[Start]

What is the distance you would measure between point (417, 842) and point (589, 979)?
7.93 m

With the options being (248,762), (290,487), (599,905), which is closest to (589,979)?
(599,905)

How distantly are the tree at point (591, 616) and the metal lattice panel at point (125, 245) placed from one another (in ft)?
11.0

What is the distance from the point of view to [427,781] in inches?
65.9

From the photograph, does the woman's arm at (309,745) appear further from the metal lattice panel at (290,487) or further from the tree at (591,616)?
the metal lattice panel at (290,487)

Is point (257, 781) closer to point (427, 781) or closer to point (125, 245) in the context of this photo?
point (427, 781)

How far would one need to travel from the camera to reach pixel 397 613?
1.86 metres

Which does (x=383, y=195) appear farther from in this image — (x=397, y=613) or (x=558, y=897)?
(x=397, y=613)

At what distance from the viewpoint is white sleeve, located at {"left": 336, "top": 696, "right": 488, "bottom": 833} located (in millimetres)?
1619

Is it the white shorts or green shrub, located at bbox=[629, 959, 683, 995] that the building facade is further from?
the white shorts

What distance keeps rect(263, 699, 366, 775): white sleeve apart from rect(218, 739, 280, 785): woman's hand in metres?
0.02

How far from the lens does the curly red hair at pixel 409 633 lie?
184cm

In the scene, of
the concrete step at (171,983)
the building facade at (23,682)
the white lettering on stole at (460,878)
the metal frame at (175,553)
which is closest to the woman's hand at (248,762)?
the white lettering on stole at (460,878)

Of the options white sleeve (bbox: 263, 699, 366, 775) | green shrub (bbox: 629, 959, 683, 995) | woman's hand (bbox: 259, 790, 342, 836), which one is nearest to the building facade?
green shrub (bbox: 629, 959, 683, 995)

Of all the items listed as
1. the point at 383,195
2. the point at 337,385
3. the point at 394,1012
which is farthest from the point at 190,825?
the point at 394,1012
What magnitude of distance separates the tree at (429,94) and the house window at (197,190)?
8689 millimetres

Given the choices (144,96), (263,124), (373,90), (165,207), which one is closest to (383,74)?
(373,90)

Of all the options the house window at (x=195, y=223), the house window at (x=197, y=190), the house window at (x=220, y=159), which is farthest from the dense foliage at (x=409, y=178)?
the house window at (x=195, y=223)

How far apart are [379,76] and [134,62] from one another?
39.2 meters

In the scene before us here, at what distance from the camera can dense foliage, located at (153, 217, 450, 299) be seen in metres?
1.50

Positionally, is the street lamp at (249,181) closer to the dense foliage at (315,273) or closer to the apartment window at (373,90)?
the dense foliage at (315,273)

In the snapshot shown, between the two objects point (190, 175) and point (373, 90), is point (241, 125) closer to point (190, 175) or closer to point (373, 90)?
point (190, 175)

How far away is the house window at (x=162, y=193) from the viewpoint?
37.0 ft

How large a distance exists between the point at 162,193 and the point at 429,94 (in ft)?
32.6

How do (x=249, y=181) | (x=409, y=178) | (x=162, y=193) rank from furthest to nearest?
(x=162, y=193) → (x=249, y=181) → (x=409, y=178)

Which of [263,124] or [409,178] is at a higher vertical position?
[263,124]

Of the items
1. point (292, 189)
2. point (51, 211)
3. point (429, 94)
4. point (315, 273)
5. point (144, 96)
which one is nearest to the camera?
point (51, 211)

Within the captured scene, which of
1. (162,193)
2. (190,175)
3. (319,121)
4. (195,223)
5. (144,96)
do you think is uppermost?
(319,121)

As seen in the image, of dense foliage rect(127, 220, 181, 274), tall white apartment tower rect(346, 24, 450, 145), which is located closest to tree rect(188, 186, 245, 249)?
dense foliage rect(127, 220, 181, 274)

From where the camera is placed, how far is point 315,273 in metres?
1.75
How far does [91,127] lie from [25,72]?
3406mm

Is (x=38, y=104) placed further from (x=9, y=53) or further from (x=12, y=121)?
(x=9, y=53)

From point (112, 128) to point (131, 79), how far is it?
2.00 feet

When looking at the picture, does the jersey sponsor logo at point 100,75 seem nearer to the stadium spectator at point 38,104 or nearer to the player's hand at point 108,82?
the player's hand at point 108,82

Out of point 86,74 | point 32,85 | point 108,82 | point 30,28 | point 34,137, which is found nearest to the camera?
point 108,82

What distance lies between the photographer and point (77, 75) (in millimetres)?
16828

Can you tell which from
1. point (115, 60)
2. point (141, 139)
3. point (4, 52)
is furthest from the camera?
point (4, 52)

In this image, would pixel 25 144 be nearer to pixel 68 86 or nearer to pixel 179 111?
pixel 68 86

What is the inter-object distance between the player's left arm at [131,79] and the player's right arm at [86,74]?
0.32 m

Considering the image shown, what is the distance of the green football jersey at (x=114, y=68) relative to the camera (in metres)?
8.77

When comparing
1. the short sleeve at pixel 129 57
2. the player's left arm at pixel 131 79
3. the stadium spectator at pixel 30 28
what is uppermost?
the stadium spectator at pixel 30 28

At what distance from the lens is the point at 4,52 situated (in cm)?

[End]

Give back the data above exactly as it appears.

● **ANSWER FOR THIS EXERCISE**
What is the distance you would measure between point (417, 842) and point (589, 979)?
7.93 m

With the options being (248,762), (290,487), (599,905), which is closest to (589,979)?
(599,905)

How distantly are the tree at point (591, 616) and the metal lattice panel at point (125, 245) placed from one another (in ft)?
11.0

What is the distance from the point of view to [427,781] in inches?
65.9

From the photograph, does the woman's arm at (309,745) appear further from the metal lattice panel at (290,487) or further from the tree at (591,616)?
the metal lattice panel at (290,487)

Is point (257, 781) closer to point (427, 781) or closer to point (125, 245) in the context of this photo?
point (427, 781)

How far would one need to travel from the camera to reach pixel 397 613?
1.86 metres

Which does (x=383, y=195) appear farther from in this image — (x=397, y=613) or (x=558, y=897)?
(x=397, y=613)

At what distance from the viewpoint is white sleeve, located at {"left": 336, "top": 696, "right": 488, "bottom": 833} located (in millimetres)?
1619

Is it the white shorts or green shrub, located at bbox=[629, 959, 683, 995] that the building facade is further from?
the white shorts

What distance keeps rect(263, 699, 366, 775): white sleeve apart from rect(218, 739, 280, 785): woman's hand in metres?
0.02

How far from the lens does the curly red hair at pixel 409 633 lie?
184cm

In the scene, of
the concrete step at (171,983)
the building facade at (23,682)
the white lettering on stole at (460,878)
the metal frame at (175,553)
which is closest to the woman's hand at (248,762)?
the white lettering on stole at (460,878)

Of the options white sleeve (bbox: 263, 699, 366, 775) | green shrub (bbox: 629, 959, 683, 995) | woman's hand (bbox: 259, 790, 342, 836), which one is nearest to the building facade?
green shrub (bbox: 629, 959, 683, 995)

Of all the items listed as
1. the point at 383,195
2. the point at 337,385
3. the point at 394,1012
which is farthest from the point at 190,825?
the point at 394,1012
What magnitude of distance separates the tree at (429,94) and the house window at (197,190)?
8689 millimetres

Given the choices (144,96), (263,124), (373,90), (165,207), which one is closest to (383,74)?
(373,90)

Of all the options the house window at (x=195, y=223), the house window at (x=197, y=190), the house window at (x=220, y=159), which is farthest from the dense foliage at (x=409, y=178)?
the house window at (x=195, y=223)

How far apart are [379,76] and [134,62] from one another?
39.2 meters

In the scene before us here, at what distance from the camera can dense foliage, located at (153, 217, 450, 299) be seen in metres?
1.50

Positionally, is the street lamp at (249,181) closer to the dense foliage at (315,273) or closer to the apartment window at (373,90)?
the dense foliage at (315,273)

In the snapshot shown, between the two objects point (190, 175) and point (373, 90), is point (241, 125) closer to point (190, 175) or closer to point (373, 90)?
point (190, 175)

How far away is the house window at (x=162, y=193) from the viewpoint?
37.0 ft

How large a distance exists between the point at 162,193 and the point at 429,94 (in ft)?
32.6

How do (x=249, y=181) | (x=409, y=178) | (x=162, y=193) rank from furthest to nearest?
(x=162, y=193) → (x=249, y=181) → (x=409, y=178)

Which of [263,124] or [409,178] is at a higher vertical position?
[263,124]

Of the items
1. point (292, 189)
2. point (51, 211)
3. point (429, 94)
4. point (315, 273)
5. point (144, 96)
which one is nearest to the camera?
point (51, 211)

Within the captured scene, which of
1. (162,193)
2. (190,175)
3. (319,121)
4. (195,223)
5. (144,96)
do you think is uppermost?
(319,121)

As seen in the image, of dense foliage rect(127, 220, 181, 274), tall white apartment tower rect(346, 24, 450, 145), which is located closest to tree rect(188, 186, 245, 249)?
dense foliage rect(127, 220, 181, 274)

From where the camera is placed, how far is point 315,273 in metres?
1.75
How far does [91,127] lie from [25,72]?
3406mm

Is (x=38, y=104) placed further from (x=9, y=53) or further from (x=12, y=121)?
(x=9, y=53)

From point (112, 128) to point (131, 79), how far is it?
2.00 feet

When looking at the picture, does the jersey sponsor logo at point 100,75 seem nearer to the stadium spectator at point 38,104 or nearer to the player's hand at point 108,82?
the player's hand at point 108,82

Out of point 86,74 | point 32,85 | point 108,82 | point 30,28 | point 34,137, which is found nearest to the camera?
point 108,82

What distance lies between the photographer and point (77, 75) (in millimetres)?
16828

Can you tell which from
1. point (115, 60)
2. point (141, 139)
3. point (4, 52)
is furthest from the camera?
point (4, 52)

In this image, would pixel 25 144 be nearer to pixel 68 86 or nearer to pixel 179 111?
pixel 68 86

What is the inter-object distance between the player's left arm at [131,79] and the player's right arm at [86,74]?
0.32 m

Considering the image shown, what is the distance of the green football jersey at (x=114, y=68) relative to the camera (in metres)?
8.77

When comparing
1. the short sleeve at pixel 129 57
2. the player's left arm at pixel 131 79
3. the stadium spectator at pixel 30 28
what is uppermost?
the stadium spectator at pixel 30 28

At what distance from the lens is the point at 4,52 situated (in cm)?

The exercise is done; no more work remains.